Вырвавшись из жаркого, душного, шумного подвала, где никогда не выветривался запах вина, палинки, всевозможных яств и закусок, где, казалось, в штукатурку стен въелся табачный дым, Тольнаи вдохнул в себя чистый холодный воздух, наслаждаясь внезапно воцарившейся тишиной. После ослепительного света ацетиленовой лампы фиолетовая тьма ночи действовала освежающе. Двор был весь в пятнах: снег вперемешку с грязью. Тольнаи скорее ощущал и сознавал это, чем видел. От талого снега тянуло сыростью, а черные пятна слякоти отдавали ароматом земли, как бы напоминая, что весна не за горами. Ветер сотрясал могучие дубы в парке, окружающем замок, но во дворе заметно ослабевал, приветливо шевелил волосы на одурманенной голове священника.

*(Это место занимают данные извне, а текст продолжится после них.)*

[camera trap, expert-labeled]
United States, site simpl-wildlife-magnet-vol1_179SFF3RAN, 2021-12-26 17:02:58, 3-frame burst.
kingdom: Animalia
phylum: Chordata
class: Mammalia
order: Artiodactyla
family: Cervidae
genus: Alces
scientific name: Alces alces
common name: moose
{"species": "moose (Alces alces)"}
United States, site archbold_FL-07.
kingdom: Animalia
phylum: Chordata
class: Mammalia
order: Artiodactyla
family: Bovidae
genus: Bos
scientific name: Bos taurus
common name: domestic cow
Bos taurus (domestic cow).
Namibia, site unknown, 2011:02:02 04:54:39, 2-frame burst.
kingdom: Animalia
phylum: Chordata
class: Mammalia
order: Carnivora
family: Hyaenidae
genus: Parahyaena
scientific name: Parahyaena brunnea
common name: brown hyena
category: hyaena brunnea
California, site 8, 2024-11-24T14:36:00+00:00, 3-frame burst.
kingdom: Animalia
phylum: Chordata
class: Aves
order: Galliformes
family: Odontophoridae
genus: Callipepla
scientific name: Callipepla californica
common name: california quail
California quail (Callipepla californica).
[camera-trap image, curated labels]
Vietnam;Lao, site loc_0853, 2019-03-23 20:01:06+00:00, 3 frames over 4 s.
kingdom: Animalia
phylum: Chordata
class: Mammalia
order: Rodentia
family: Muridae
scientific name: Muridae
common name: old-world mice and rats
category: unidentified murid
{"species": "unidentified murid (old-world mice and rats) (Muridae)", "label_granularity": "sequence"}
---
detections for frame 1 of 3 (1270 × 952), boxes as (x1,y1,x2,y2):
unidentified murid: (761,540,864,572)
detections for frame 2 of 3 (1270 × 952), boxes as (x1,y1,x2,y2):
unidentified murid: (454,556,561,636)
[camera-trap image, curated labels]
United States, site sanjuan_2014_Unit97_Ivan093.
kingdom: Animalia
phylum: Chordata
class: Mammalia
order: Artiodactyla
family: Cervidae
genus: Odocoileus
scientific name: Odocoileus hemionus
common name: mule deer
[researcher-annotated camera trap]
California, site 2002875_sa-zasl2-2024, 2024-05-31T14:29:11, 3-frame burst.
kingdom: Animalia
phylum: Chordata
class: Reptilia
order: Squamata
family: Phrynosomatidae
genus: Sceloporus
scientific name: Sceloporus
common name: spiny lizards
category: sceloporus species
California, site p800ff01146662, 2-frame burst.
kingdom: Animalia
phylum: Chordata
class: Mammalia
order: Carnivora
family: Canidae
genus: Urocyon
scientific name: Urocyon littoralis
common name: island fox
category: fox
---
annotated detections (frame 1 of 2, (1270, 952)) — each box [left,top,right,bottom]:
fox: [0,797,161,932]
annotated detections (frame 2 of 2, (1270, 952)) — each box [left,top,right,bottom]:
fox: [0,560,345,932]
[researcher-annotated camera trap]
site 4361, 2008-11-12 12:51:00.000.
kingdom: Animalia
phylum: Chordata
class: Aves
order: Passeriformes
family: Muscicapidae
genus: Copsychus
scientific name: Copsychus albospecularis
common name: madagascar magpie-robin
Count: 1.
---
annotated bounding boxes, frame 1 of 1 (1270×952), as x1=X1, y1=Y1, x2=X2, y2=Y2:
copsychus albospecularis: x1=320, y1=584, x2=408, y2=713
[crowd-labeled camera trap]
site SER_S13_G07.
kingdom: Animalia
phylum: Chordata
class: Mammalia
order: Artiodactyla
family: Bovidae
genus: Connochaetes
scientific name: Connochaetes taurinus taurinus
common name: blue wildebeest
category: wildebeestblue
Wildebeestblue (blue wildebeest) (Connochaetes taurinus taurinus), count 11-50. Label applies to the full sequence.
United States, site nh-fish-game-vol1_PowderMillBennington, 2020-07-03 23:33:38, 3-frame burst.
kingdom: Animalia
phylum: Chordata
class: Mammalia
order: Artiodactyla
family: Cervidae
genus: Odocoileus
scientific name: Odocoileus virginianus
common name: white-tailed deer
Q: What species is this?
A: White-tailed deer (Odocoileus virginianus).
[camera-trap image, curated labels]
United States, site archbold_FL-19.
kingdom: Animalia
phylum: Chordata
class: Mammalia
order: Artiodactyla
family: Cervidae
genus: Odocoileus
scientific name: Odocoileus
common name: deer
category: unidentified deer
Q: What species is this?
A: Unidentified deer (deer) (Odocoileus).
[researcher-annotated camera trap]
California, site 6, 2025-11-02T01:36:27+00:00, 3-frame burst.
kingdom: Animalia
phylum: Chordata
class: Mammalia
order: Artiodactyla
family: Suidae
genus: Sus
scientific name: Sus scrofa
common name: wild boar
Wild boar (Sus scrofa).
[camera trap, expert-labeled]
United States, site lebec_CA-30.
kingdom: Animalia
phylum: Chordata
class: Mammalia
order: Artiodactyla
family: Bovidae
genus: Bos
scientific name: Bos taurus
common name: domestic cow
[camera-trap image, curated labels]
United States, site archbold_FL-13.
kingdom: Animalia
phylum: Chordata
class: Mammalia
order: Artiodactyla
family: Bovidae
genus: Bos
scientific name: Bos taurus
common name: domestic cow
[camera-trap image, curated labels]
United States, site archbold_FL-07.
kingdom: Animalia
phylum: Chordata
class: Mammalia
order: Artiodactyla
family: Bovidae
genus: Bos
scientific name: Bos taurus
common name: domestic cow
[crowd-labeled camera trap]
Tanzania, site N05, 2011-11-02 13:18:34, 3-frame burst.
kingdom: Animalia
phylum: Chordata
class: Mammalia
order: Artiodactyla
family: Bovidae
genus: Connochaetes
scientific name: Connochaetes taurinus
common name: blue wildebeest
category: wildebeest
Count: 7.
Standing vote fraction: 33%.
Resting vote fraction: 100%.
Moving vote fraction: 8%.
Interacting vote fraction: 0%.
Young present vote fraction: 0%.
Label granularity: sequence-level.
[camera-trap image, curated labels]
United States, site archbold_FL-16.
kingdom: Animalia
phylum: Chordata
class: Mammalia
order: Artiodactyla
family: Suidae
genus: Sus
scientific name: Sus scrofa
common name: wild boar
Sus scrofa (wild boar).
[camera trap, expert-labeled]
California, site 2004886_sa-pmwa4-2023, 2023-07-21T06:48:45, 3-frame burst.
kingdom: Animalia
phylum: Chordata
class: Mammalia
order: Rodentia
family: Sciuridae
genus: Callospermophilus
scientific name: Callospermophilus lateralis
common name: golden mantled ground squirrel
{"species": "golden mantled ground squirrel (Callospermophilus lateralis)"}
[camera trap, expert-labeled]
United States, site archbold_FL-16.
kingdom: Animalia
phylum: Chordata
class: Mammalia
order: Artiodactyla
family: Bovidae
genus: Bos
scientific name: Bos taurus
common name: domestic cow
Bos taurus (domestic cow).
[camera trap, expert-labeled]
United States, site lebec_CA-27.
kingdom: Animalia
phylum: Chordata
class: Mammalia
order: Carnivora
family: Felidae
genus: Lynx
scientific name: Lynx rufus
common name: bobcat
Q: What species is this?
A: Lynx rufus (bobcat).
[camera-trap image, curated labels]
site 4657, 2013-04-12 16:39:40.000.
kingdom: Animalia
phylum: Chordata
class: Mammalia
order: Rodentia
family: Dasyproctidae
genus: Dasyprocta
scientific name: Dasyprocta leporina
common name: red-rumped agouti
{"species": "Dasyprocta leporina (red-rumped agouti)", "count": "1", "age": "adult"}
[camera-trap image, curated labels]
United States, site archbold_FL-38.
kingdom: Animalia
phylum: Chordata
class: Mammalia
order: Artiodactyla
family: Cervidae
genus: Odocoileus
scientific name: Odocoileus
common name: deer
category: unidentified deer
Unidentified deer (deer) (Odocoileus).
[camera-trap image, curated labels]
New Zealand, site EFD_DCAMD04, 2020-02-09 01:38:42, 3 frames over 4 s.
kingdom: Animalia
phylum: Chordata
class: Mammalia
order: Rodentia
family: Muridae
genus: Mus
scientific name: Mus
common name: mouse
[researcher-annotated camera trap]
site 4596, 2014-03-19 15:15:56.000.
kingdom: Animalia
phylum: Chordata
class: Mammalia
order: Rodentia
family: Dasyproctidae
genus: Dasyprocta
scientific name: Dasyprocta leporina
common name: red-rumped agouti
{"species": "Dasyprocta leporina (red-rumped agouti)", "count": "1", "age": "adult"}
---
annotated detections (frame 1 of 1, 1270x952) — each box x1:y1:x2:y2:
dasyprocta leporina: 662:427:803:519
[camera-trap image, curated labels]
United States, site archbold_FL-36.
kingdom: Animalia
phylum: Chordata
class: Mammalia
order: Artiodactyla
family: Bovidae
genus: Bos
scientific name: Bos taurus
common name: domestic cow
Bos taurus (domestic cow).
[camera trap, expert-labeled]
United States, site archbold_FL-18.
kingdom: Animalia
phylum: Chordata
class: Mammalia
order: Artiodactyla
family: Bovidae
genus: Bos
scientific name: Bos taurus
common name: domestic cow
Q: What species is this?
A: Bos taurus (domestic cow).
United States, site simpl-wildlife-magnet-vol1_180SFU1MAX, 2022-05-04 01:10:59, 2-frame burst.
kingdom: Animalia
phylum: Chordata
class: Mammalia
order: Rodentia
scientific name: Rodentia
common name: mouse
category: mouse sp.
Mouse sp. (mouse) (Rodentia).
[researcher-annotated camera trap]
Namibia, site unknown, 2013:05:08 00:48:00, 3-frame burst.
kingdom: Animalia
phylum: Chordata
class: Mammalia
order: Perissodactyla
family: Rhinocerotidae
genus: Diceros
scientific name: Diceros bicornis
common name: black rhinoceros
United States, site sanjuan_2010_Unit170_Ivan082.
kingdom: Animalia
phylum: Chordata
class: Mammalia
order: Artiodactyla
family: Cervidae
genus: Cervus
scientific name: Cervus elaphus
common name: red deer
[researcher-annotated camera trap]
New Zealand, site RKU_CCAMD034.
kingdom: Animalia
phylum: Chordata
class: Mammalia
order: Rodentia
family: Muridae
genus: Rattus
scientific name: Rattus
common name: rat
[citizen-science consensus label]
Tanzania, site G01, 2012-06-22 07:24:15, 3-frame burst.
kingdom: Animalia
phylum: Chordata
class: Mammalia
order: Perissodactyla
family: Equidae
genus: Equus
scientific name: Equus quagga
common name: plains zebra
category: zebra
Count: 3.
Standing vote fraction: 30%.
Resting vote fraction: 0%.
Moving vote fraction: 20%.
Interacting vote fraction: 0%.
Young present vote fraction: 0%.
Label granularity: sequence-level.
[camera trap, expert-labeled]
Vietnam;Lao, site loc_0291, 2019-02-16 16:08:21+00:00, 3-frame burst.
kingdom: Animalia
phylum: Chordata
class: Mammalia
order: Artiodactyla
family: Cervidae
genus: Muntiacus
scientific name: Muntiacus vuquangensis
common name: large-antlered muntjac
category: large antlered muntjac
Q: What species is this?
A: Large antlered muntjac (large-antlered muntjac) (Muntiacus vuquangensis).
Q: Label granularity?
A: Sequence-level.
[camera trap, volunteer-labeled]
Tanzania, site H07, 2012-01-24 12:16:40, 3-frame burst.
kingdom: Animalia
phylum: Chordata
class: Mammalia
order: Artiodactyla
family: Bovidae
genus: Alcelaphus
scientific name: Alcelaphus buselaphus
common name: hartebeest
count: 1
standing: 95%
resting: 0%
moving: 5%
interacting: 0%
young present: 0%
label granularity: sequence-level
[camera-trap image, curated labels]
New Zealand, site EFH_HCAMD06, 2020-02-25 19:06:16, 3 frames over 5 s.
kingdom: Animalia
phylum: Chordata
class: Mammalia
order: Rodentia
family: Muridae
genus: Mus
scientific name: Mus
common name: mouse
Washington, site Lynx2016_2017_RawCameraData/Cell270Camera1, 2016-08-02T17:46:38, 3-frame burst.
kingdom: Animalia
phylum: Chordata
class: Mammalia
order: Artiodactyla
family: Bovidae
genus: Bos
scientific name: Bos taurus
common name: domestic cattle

«Весна идет, – подумал Тольнаи и вздохнул. – Может, оно к лучшему… Ведь и впрямь человек не ведает, чего ему ждать и чего опасаться…»
На сердце было тяжело. Три дня назад, когда командование стоявшей в Галиции венгерской дивизии узнало, что Гитлер оккупировал Венгрию, могло показаться, что мучительной неопределенности последних недель пришел конец. Рядовые помалкивали. Офицеры перешептывались, и это было небезопасно. На обоих флангах дивизии стояли немцы, в венгерских частях у них были свои соглядатаи. Молодые офицеры-нилашисты с неукоснительной быстротой доносили немецкому командованию обо всем, что творится в их частях, старательно расписывая при этом подробности.
В феврале в полку Тольнаи немецкая полевая жандармерия арестовала свыше сорока солдат, и никто не знал, что с ними потом сталось. Сам командир дивизии генерал-майор Меслени только делал вид, будто ему все известно. Последние месяцы венгерские офицеры жили в постоянном страхе, разговаривали исключительно о женщинах и о погоде.
Три дня назад в дивизии узнали, что Хорти, как выражались старшие офицеры, «лег под немца». И вдруг все как бы перевернулось. Офицеры перестали шушукаться. Тем красноречивее заговорили их глаза. Довольно было бы одного пылкого слова, чтобы их гнев и возмущение прорвались наружу.
Но слова этого никто не произнес, ни вслух, во всеуслышанье, ни шепотом. Мысли офицеров были заняты множеством идей, но им и в голову не приходило обратиться к солдатам. Кое-кто из молодых лейтенантов успел разработать про себя на диво красивые и романтические планы спасения Венгрии. Их было немало, причем самых разнообразных, но в каждом непременно фигурировали украшенное цветами знамя, пылающий костер, военная музыка и девушка в белом платье, подносящая букет герою-победителю. Такой превосходный план не мог не настраивать на бодрый лад. Омрачало это радужное настроение лишь сознание, что мечтания не имеют ничего общего с действительностью, что они столь же неосуществимы, сколь обольстительны.
И все-таки, хотя ни один из этих планов не стоил и ломаного гроша, настроение офицерства предвещало известный сдвиг к лучшему.
Поведение генерал-майора Меслени также позволяло строить догадки, будто кое-что готовится.
Генерал-майор, горбоносый брюнет, распускавший слухи, что матушка его родом армянка, беспрерывно на протяжении полутора суток проводил различные совещания при закрытых дверях.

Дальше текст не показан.